What change does Obama believe in?
It’s a relatively small thing, really, a fix to the calculation of cost-of-living benefits that would have helped save Social Security.
But President Barack Obama’s decision to drop the reform from his proposed budget hints at a bigger question: What does he believe in enough to really fight for?
To hear him in 2009, you would have thought that safeguarding Social Security was one such goal. “To preserve our long-term fiscal health, we must also address the growing costs in Medicare and Social Security,” he said.
In 2010, he was even more determined: “Now, even after paying for what we spent on my watch, we’ll still face the massive deficit we had when I took office. More importantly, the cost of Medicare, Medicaid and Social Security will continue to skyrocket. … I refuse to pass this problem on to another generation of Americans.”
Now the winds have shifted — his party wants to woo older voters by promising richer benefits, not reform — and Obama has moved on, too. Someone else will have to fix Social Security.
His turnabout on foreign policy has been even more dizzying. Three years ago, he was promising to support democracy movements throughout the Middle East and protect their advocates from government violence.
“Some nations may be able to turn a blind eye to atrocities in other countries,” he said in March 2011. “The United States of America is different.” In Libya, he said, “I refused to wait for the images of slaughter and mass graves before taking action.”
He was lyrical on the moral imperative of U.S. involvement. “I believe that this movement of change cannot be turned back, and that we must stand alongside those who believe in the same core principles that have guided us through many storms. … [W]herever people long to be free, they will find a friend in the United States.”
By fall of last year, Obama had formulated a different doctrine, perhaps to explain why the United States was a bystander to slaughter and mass graves in Syria.
The United States had core interests, he said, including “the free flow of energy from the region to the world.” But “democracy and human rights and open markets” were not among them, though they continued to be things the United States looked upon favorably. Syria, he told the American people in September, was “someone else’s civil war.”
Which of these world views represented the real Obama? Did either of them? Did the president really once believe that the United States could no longer kick the can down the road on entitlement reform?
Defenders would say that his foreign policy is smartly situational, not inconsistent, and that he’s done his bit for entitlement reform with cost-bending measures in “Obamacare.”
Obama has consistently supported some policies throughout his presidency: higher taxes on the rich; more money for education, infrastructure, research and renewable energy; health insurance for all Americans. These are, for the most part, sensible goals that a Republican leader would not have favored or prioritized.
They are also generic Democratic Party inclinations. Searching beyond those for Obama’s inner core, questioning the connection between his eloquence and his conviction — these are old sports, for right and left. Just as Sarah Palin famously mocked “that hopey, changey stuff,” so a left-leaning political science professor, Adolph Reed Jr., can bemoan Obama’s “triumph of image and identity over content.”

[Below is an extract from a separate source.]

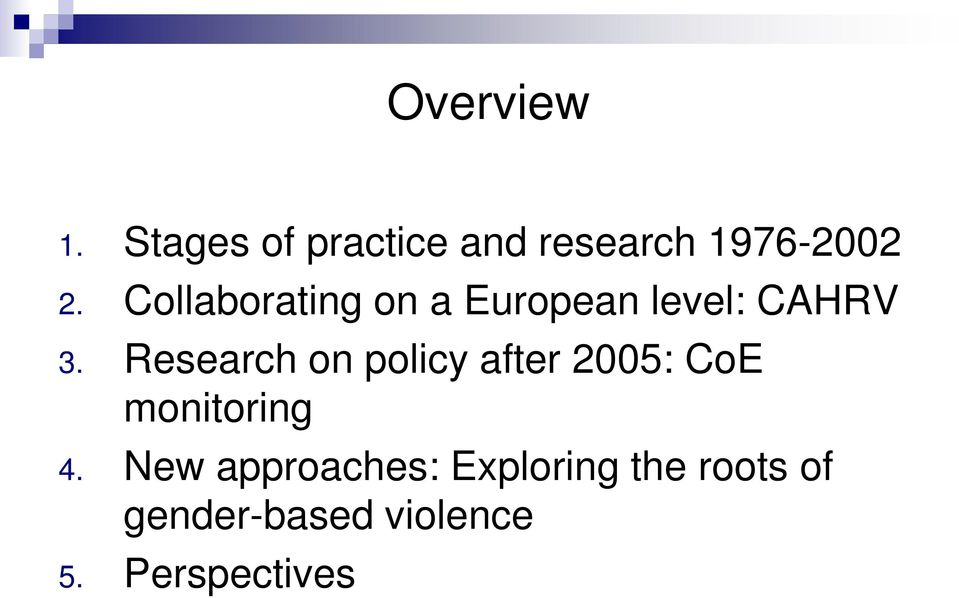 Research on policy after 2005: CoE monitoring 4.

But if, as Reed recently argued in Harper’s Magazine, Obama is “an unexceptional neoliberal Democrat with an exceptional knack for self-presentation,” why do neoliberal Democrats feel disappointed, too?
According to the leftist critique, for example, Obama is carrying on the Clintonian, pro-trade agenda, pursuing ambitious deals with European and Pacific countries. But how much does he care? He recently sent to China, as U.S. ambassador, the pro-trade Sen. Max Baucus, who might have helped win congressional approval for the deals.
Why? Democrats wanted to appoint a replacement to the seat that Baucus had announced he would give up in 2015, get a head start on the campaign and marginally improve their chances of holding their Senate majority.
Which points to one possible clue: There has always been another election looming. In 2011, Obama cold-shouldered the fiscal commission he himself had appointed; Democrats feared that embracing its recommendations could hurt in 2012. Push trade or Social Security reform now, and Democrats might lose the Senate.
Any politician wants to win the next race. Whatever compromises he has to make, he can tell himself they’re preferable to having no power at all.
But after November, the last election — the last excuse — will be past. You wonder whether Obama will wake up then and try to remember what, exactly, he came here to accomplish.
Fred Hiatt is The Washington Post’s editorial page editor.